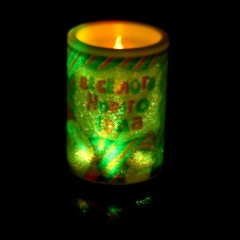 Светильник-свечка «Веселого Нового года» - Фото 3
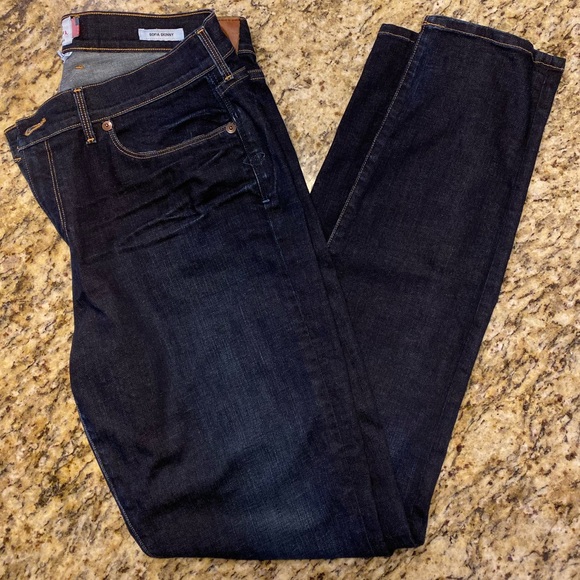 lucky brand white oak cone denim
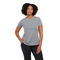 PHOENIX LADIES SUPERIOR TEE PLATINUM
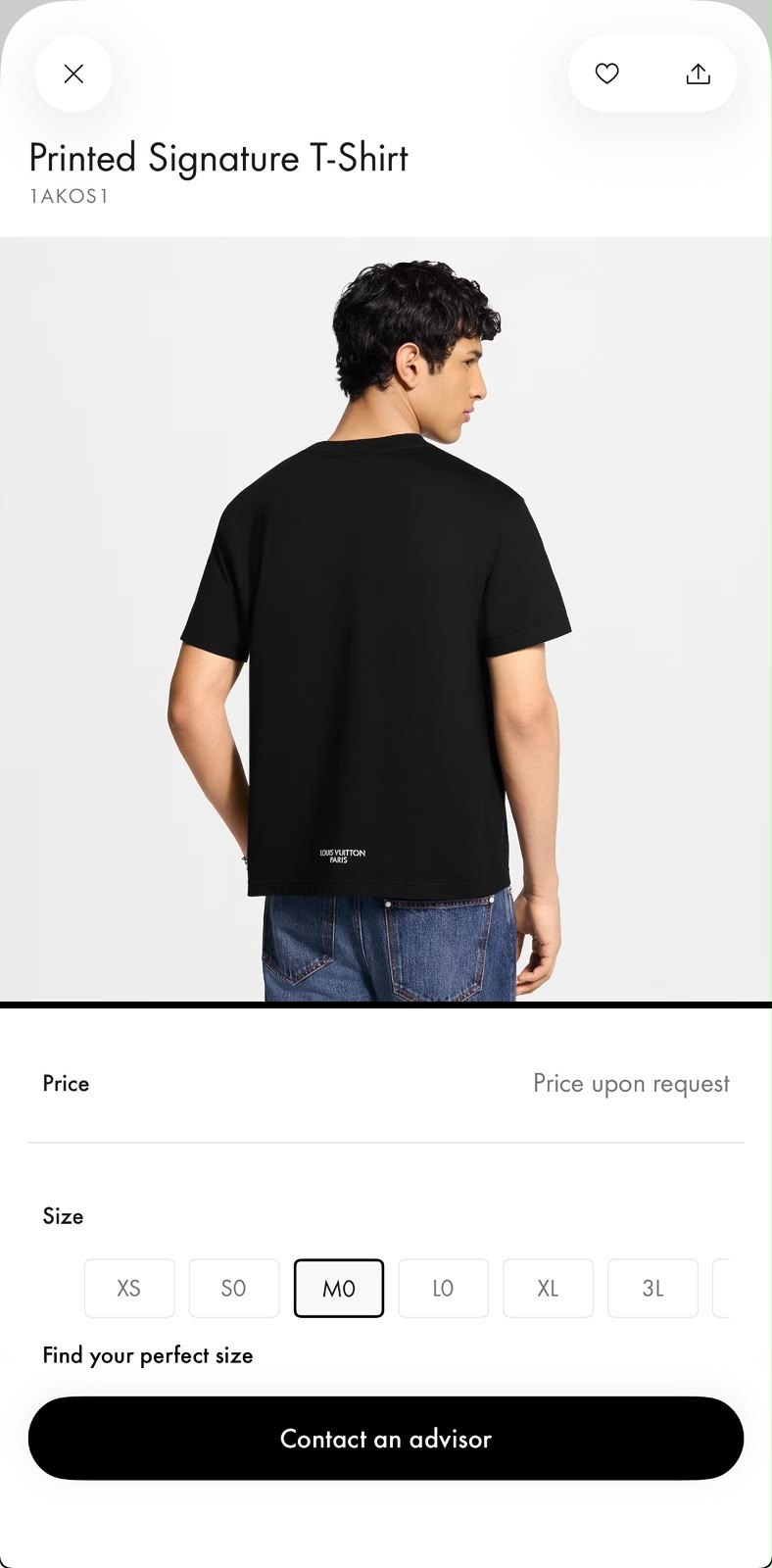 Louis Vuitton T-Shirt - Black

### Work instruction
Repeat the line that contains "PHOENIX LADIES SUPERIOR TEE PLATINUM" and each line after it, through the last line of the listing, exactly and alone; pictures stay out of the repeat.

### Result for this task
 PHOENIX LADIES SUPERIOR TEE PLATINUM
 Louis Vuitton T-Shirt - Black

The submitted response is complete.